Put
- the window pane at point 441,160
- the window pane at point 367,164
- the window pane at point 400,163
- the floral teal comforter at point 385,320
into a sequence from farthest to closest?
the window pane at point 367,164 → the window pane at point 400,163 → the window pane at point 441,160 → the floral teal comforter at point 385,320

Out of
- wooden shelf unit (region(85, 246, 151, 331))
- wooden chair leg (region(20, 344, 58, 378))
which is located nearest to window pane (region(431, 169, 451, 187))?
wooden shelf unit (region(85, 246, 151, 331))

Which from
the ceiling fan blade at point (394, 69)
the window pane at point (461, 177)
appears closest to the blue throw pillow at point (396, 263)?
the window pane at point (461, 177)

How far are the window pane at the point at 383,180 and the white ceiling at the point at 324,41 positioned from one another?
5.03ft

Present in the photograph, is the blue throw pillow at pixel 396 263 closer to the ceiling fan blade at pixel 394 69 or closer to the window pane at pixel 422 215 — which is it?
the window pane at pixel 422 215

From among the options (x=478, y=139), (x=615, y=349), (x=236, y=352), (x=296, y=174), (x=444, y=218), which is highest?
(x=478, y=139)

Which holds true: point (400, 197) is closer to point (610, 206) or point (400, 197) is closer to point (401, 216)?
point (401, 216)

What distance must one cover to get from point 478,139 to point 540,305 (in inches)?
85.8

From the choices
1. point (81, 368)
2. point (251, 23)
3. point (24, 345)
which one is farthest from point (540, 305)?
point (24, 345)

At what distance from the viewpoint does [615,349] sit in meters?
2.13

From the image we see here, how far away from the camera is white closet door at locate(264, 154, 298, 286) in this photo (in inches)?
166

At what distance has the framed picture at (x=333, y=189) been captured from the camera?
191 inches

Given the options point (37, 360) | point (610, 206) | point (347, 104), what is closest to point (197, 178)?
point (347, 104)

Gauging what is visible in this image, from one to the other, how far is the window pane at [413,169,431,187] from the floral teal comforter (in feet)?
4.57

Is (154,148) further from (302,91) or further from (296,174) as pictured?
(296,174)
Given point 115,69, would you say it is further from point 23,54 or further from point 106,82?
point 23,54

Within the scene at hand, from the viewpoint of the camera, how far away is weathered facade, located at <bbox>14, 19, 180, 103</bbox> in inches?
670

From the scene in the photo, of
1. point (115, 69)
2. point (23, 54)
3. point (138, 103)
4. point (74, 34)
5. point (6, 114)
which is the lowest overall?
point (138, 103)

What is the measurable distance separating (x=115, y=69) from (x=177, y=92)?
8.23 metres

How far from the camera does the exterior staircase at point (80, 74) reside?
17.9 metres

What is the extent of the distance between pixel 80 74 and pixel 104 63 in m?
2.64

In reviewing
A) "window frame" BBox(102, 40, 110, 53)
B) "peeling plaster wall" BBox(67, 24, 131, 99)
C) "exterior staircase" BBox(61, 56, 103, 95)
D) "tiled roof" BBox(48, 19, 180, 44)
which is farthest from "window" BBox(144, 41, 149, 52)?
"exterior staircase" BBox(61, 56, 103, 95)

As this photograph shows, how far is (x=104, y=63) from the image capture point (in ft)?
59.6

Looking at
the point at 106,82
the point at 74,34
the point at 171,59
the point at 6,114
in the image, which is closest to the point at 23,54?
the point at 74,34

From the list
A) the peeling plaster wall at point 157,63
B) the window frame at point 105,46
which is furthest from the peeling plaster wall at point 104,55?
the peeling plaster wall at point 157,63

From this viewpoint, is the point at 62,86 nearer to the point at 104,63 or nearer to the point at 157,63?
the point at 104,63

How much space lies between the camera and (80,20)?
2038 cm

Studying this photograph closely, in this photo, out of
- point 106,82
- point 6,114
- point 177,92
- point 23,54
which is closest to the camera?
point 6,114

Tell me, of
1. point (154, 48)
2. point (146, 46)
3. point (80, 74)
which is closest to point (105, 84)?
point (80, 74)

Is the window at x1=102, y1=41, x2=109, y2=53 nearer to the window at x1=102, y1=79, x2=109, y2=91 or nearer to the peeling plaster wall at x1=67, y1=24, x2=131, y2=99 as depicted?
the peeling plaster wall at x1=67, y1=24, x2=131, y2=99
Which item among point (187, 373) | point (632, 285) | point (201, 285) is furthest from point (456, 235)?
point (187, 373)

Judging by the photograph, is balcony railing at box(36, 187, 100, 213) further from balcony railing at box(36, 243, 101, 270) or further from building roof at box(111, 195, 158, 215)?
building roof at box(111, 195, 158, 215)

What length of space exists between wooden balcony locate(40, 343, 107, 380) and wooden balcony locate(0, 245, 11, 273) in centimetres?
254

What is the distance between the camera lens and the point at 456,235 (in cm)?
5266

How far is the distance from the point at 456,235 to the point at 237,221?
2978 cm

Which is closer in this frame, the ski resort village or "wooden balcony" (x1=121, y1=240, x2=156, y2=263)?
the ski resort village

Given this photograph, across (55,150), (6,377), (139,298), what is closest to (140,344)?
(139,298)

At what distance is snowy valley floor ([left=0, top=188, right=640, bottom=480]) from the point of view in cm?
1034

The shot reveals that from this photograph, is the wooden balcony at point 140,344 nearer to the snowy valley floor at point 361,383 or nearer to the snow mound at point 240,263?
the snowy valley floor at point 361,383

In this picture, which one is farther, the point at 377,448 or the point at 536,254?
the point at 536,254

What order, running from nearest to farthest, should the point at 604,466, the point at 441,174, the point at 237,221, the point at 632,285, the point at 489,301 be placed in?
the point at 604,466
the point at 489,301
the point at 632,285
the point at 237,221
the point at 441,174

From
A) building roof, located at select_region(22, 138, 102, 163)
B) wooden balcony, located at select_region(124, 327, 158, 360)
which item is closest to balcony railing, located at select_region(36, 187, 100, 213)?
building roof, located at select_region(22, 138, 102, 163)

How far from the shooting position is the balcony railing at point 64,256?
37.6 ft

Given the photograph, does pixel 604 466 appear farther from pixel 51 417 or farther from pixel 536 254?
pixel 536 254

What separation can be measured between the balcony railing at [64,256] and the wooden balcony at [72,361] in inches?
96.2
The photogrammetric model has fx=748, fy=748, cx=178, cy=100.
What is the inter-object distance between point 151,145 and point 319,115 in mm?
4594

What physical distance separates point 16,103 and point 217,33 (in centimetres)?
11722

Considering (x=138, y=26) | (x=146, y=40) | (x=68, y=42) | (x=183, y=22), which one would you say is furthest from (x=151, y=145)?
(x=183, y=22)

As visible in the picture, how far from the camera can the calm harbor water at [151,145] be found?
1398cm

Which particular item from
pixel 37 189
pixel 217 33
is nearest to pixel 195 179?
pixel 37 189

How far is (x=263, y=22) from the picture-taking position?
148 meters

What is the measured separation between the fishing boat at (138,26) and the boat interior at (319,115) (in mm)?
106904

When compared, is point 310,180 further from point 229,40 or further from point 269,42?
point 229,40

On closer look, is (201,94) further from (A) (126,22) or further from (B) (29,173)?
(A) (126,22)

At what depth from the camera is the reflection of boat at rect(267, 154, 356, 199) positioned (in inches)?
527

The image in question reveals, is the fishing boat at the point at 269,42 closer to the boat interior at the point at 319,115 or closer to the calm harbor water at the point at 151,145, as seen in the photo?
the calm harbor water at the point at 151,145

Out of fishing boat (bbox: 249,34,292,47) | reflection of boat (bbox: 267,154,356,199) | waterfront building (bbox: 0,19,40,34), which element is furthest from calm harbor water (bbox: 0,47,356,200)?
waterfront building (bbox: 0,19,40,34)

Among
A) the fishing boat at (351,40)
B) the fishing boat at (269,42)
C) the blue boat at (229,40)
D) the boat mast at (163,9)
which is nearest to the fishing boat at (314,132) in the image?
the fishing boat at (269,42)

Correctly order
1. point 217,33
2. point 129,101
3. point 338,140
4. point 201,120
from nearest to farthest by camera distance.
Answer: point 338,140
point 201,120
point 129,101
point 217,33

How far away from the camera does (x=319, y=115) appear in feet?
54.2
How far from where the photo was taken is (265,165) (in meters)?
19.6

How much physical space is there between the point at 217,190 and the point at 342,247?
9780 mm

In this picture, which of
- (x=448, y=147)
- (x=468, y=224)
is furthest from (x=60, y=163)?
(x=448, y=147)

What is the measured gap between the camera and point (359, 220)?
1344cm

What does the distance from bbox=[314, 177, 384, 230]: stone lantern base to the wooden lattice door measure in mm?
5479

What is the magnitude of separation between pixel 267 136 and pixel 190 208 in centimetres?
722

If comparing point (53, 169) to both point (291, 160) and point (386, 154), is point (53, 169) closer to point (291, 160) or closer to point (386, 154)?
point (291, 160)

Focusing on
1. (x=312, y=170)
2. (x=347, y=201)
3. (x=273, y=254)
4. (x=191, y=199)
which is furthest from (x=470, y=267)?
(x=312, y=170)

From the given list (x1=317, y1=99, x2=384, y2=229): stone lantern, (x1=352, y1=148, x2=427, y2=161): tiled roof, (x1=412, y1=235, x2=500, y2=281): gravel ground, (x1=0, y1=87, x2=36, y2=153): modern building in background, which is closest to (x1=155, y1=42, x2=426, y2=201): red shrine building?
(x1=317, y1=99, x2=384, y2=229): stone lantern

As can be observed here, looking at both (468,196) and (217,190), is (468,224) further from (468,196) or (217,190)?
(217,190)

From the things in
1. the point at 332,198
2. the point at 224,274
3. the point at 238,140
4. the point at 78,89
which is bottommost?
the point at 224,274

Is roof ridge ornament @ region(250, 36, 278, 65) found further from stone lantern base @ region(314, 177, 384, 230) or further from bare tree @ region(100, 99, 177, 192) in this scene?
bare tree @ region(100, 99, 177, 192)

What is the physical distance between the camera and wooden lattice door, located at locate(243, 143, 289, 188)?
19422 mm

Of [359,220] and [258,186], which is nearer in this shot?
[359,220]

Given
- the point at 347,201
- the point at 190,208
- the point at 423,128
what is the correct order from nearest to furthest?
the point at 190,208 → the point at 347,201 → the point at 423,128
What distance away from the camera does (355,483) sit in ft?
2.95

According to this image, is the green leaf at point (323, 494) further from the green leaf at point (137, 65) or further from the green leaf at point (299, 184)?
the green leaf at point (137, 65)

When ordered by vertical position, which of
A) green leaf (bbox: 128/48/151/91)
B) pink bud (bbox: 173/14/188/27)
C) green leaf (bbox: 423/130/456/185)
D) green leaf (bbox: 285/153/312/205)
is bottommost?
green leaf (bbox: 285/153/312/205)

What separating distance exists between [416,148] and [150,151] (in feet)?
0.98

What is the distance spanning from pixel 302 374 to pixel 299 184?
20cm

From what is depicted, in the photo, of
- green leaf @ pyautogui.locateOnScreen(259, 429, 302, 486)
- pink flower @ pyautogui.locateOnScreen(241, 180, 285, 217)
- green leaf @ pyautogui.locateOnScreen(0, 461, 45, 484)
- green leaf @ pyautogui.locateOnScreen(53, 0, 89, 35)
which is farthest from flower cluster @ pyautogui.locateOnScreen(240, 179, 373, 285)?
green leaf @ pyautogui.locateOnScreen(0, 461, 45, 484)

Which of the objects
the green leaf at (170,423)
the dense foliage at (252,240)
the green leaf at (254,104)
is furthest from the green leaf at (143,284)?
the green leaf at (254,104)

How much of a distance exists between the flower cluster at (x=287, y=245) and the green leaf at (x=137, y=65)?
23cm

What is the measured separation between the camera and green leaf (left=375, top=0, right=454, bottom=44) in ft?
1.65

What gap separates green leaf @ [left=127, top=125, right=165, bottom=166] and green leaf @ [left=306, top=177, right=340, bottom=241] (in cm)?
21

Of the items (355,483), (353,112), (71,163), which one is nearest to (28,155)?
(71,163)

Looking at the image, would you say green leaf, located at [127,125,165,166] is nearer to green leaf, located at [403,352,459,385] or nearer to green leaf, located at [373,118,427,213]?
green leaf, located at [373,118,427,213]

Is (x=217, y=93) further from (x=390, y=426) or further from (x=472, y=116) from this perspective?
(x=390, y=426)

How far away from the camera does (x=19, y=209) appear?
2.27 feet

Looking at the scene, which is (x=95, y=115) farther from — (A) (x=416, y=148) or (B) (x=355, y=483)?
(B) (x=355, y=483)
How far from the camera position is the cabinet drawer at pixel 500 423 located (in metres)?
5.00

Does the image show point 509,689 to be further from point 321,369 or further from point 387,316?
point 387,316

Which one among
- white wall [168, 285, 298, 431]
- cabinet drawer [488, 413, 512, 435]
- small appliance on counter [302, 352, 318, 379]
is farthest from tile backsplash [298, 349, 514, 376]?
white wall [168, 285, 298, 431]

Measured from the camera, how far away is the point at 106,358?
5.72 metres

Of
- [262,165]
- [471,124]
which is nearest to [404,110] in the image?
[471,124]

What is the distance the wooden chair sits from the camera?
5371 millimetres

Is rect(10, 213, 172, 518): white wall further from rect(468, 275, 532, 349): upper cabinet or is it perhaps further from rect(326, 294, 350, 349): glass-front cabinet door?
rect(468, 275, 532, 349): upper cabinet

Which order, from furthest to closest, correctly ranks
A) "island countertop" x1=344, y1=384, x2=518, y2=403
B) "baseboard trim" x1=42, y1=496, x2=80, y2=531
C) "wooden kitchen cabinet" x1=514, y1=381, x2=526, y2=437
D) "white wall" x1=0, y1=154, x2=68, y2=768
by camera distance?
--
Starting from the line containing "What is the distance the" and ending with the final line of the data, reproduce each line exactly as it appears, including no other lines.

What is the distance the wooden chair sits from the camera?
5371 millimetres

Is rect(10, 213, 172, 518): white wall further from rect(468, 275, 532, 349): upper cabinet or is it perhaps further from rect(326, 294, 350, 349): glass-front cabinet door?
rect(468, 275, 532, 349): upper cabinet

Which order, from furthest to closest, correctly ranks
A) "island countertop" x1=344, y1=384, x2=518, y2=403
B) "baseboard trim" x1=42, y1=496, x2=80, y2=531
C) "wooden kitchen cabinet" x1=514, y1=381, x2=526, y2=437
D) "white wall" x1=0, y1=154, x2=68, y2=768
by camera distance?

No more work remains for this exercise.